Reasons Why Alzheimer’s Patients Avoid Consulting Their Physicians
Alzheimer’s patients may exhibit reluctance to see a physician for several reasons, and overcoming this challenge requires understanding their concerns and addressing them appropriately. This World Alzheimer’s Day, our goal is to educate people about the importance of early diagnosis and intervention.
Here are some common reasons for their reluctance and potential strategies to overcome them:
Lack of Awareness:
Many Alzheimer’s patients may not recognize or acknowledge their cognitive decline. They might deny or downplay their symptoms or may consider it just another sign of normal aging.
Encourage regular health check-ups and involve family members or caregivers who can provide information about changes in behavior and cognition.
Stigma and Fear:
There is often a social stigma associated with dementia, and patients may be apprehensive of the diagnosis and its implications.
Create a supportive and non-judgmental environment for discussing their concerns. Instruct them and their families about the condition and available support services.
Loss of Independence:
Alzheimer’s patients may fear losing their independence if they receive a diagnosis. They may worry about being hospitalized or confined at home.
Emphasize that early diagnosis and intervention can assist in maintaining independence for longer. Discuss care plans that allow them to stay at home with adequate support.
Memory and Cognitive Impairment:
The cognitive impairments associated with Alzheimer’s can make it difficult for patients to remember or understand the need for medical appointments.
Provide clear and simple explanations. Involve caregivers or family members to assist with scheduling and transportation.
Distrust of Healthcare Providers:
Some patients may have had negative experiences with healthcare providers in the past, leading to a lack of trust.
Choose healthcare providers experienced in dementia care who can build trust through compassionate and patient-centered care.
Alzheimer’s can impact communication skills, making it hard for patients to express their concerns or understand medical instructions.
Use clear and concise language. Involve caregivers or support groups to help bridge communication gaps.
Fear of Medications and Procedures:
Patients may fear the side effects of medications or invasive medical procedures.

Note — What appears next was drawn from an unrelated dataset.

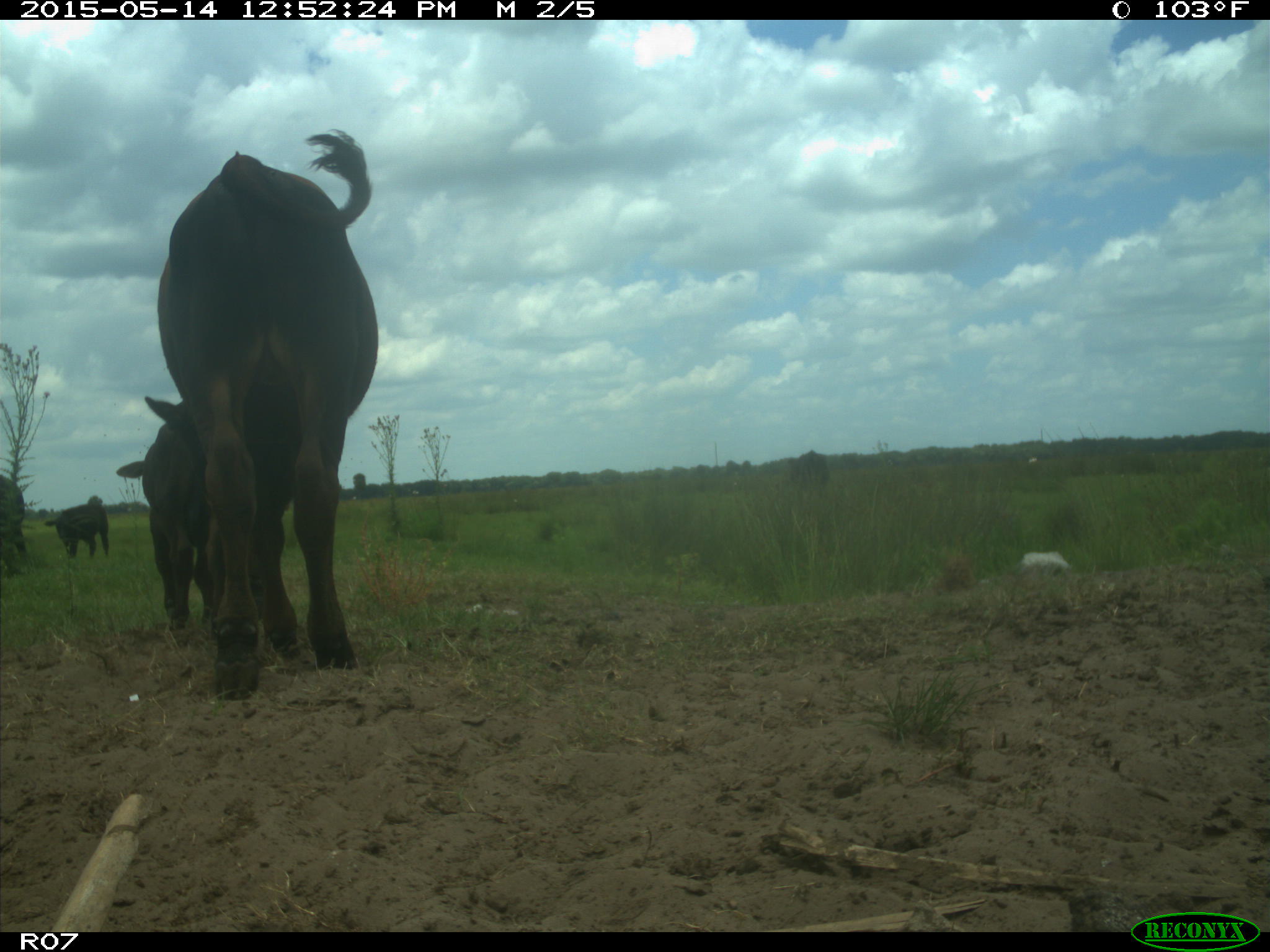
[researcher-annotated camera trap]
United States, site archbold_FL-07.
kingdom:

Explain in detail the purpose and benefits of treatments. Consider non-pharmacological approaches where appropriate.
Transportation and Accessibility:
Patients with Alzheimer’s may face challenges with transportation to medical appointments, especially in advanced stages.
Offer transportation assistance or consider telehealth options if suitable for assessments and follow-ups.

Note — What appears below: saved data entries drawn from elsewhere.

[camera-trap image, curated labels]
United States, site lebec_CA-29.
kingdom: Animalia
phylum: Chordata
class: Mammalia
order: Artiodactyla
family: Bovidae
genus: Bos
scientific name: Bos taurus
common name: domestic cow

The fear of a dementia diagnosis can be emotionally distressing, leading to avoidance of medical consultations.
Provide emotional support, connect patients with mental health professionals or support groups, and emphasize that a diagnosis can lead to access to appropriate care and support.

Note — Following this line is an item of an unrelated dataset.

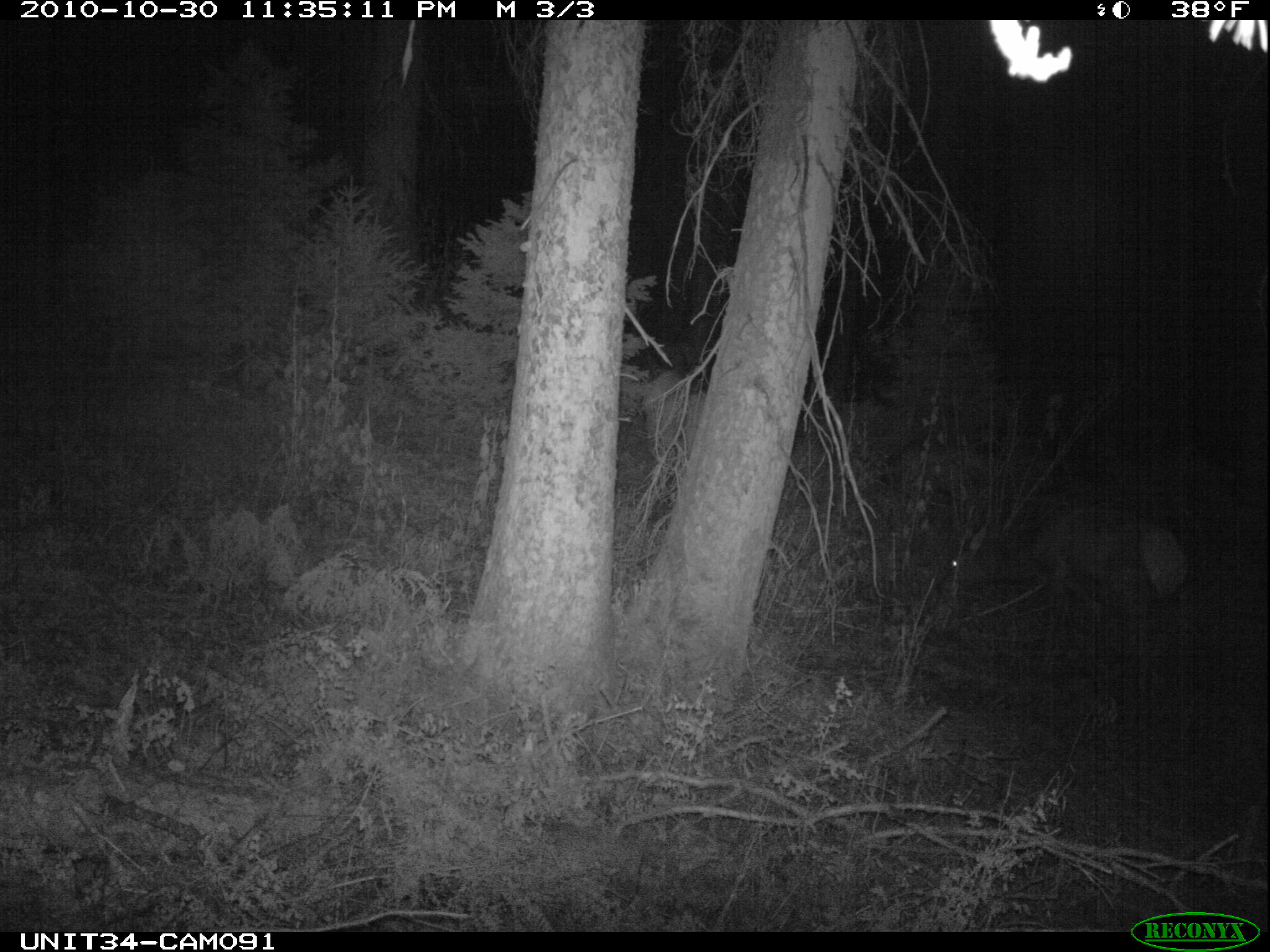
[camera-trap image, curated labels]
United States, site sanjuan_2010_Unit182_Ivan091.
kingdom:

In summary, World Alzheimer’s Day should be celebrated in full swing with a promise to make a difference in the lives of people living with this condition. For this, addressing the reluctance of Alzheimer’s patients to see a physician must be catered to. It involves a patient-centered approach, clear communication, and the participation of caregivers and support networks. Building trust, reducing stigma, and highlighting the benefits of early diagnosis and intervention are key strategies to overcome this challenge.